No ano passado, do Top10 de transferências mais caras do Verão, as dez acima de 70 milhões de euros, quatro fecharam-se em Julho (Rice, Bellingham, Havertz e Szoboszlai), outras duas (Gvardiol e Højlund) fizeram-se na primeira semana de Agosto e mais três (Caicedo, Kane e Neymar) até meio do mês, quando começaram as grandes Ligas. A contratação de Randal Kolo Muani pelo Paris Saint-Germain ao Eintracht Frankfurt, por 95 milhões de euros, foi a única a entrar para este top feita em cima do fecho do mercado, a 1 de Setembro, depois de o franco-congolês ter feito três golos nos primeiros três jogos da equipa alemã. Este ano, o mercado tem estado mais parado, que ainda não se fez uma só transferência acima dos 70 milhões de euros, e há a expectativa de ser nestas últimas três semanas que as coisas vão mexer. E é isso que deixa boa parte dos nossos clubes em suspenso. O Sporting tem Gyökeres, Diomande e Inácio dependentes dos humores dos clubes mais ricos, mas também não mostra argumentos para ir buscar Ioannidis. O Benfica resignou-se a vender o passe de João Neves abaixo das suas expectativas iniciais, por ver que se quisesse desfazer-se de António Silva ainda teria de fazer um desconto maior, mas está a enfrentar dificuldades normais para colocar os excedentários a valores que não sejam irrisórios e mantém, ao que parece, uma última esperança de poder recuperar João Félix, se o Atlético Madrid não conseguir transferi-lo em condições que sejam minimamente aceitáveis para quem tanto pagou pelo jogador.

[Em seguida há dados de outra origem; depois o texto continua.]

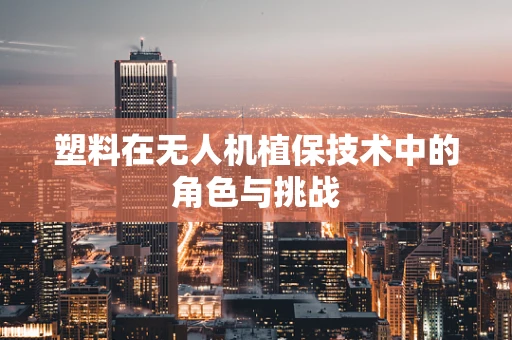 塑料在无人机植保技术中的角色与挑战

O FC Porto viu a baixa global do mercado travar saídas de que precisa tanto, mas ao dia de hoje não sabe até quando pode contar com gente como Diogo Costa, Galeno ou Francisco Conceição, porque provavelmente um deles vai mesmo ter de sair. O SC Braga tem Banza em leilão e depois, por aí abaixo, todos têm ainda pontas soltas que acabam por ser inimigas de uma definição mais clara daquilo que podemos esperar deste campeonato.
A bola começa a rolar, logo à noite, no Sporting-Rio Ave. Esse devia ser o momento em que se marca a entrada nutro tempo, o tempo dos jogos: “Rien ne va plus!”, anuncia o croupier. Ou, como dizia Vítor de Sousa, o Antímio Trafaria do Casino Royale de Herman José, “Renévápliú!” Só que o futebol é diferente e, por aqui, gosta-se que os apostadores tenham a possibilidade de mudar o sítio das fichas depois de a roleta começar a rodar.